Top of Extracted text
Who was Margaret Chase Smith?

Image of MCS as a babyBorn in Skowhegan, Maine in 1897, Margaret Chase Smith was the daughter of Carrie Murray Chase and George Emery Chase.  During the 1920s, she gained many of the skills which later served her in Washington through her work with women’s organizations, in particular the Skowhegan Business and Professional Women’s Club of which she was a founder.

In 1930, she married Clyde H. Smith, a respected political leader in central Maine. He was elected to the U.S. House of Representatives in 1936 and served until his untimely death in 1940. After conducting four campaigns in five months, Margaret Chase Smith succeeded her husband in representing Maine’s Second District. Following a successful eight years in the House, Margaret Chase Smith beat the odds when she soundly defeated the incumbent governor, Horace Hildreth; former governor Sumner Sewall; and the Reverend Albion Beverage in the Republican primary and easily won the general election in September in 1948 for the United States. As a result, she became the first woman in the nation’s history to serve in both houses of the U.S. Congress (House of Representatives [1940-1949] and the Senate [1949-1973]) and the first to be elected to the U.S. Senate in her own right.

Margaret Chase Smith

Senator Smith came to national attention in 1950, when she became the first member of the Senate to denounce McCarthyism, in what has become known as her “Declaration of Conscience” speech. In 1964, Senator Smith became the first woman to have her name placed in nomination for the presidency by one of the two major parties, coming in second on the final ballot to Senator Barry Goldwater.
Bottom of Extracted text
Top of Entries shown
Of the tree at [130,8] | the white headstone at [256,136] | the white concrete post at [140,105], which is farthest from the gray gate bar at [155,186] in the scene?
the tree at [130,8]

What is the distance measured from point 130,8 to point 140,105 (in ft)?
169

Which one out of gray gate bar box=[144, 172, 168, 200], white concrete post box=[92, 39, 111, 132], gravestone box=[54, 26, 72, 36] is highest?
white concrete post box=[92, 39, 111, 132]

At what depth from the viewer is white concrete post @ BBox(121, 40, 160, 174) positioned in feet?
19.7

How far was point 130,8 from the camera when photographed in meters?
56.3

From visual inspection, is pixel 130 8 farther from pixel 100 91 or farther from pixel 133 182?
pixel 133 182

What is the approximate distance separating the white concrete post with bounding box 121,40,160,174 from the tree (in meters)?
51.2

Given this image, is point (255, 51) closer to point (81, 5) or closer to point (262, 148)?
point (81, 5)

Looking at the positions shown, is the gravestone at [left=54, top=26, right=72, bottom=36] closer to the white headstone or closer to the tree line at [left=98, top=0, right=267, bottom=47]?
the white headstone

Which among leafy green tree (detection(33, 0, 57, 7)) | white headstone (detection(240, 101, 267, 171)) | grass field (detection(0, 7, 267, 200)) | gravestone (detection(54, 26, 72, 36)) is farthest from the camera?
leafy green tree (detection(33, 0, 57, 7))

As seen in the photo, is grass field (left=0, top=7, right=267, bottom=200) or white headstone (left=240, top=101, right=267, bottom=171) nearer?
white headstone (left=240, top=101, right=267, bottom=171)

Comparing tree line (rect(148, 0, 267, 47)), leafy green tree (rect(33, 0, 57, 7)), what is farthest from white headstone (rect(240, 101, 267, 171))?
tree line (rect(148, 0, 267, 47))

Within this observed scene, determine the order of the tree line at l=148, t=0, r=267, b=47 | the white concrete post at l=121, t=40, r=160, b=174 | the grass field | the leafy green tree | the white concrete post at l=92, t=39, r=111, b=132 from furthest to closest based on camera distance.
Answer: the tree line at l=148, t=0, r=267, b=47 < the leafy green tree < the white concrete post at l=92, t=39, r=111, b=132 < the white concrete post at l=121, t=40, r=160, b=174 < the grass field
Bottom of Entries shown
### What needs to be done:
Resume the text on Margaret Chase Smith, picking up right after its final sentence. The rows have no connection to the text on Margaret Chase Smith.

### Exercise output:
Margaret Chase Smith

While in Congress, Smith served on the House Naval Affairs Committee during World War II and then moved on to the Armed Services Committee in the Senate. Senator Smith was also a charter member of the Senate Aeronautical and Space Sciences Committee, which oversaw the creation of NASA, and during her time on the committee, was involved with the Mercury, Gemini, and Apollo space programs. Senator Smith retired from Congress in 1973, after losing a fifth term in the Senate to William Hathaway.

In 1983, Senator Smith established the Margaret Chase Smith Foundation, an organization created to support the Margaret Chase Smith Library, and which now has ownership and responsibility of the Library. The University of Maine operates and maintains the Library (located in Senator Smith’s hometown of Skowhegan, ME), recognized as one of the premier Congressional research libraries in the United States. It has a four-fold mission of serving as an archive, museum, educational facility and public policy center that houses documents and memorabilia from Smith’s 32-year congressional career.

Margaret Chase Smith died on Memorial Day in 1995.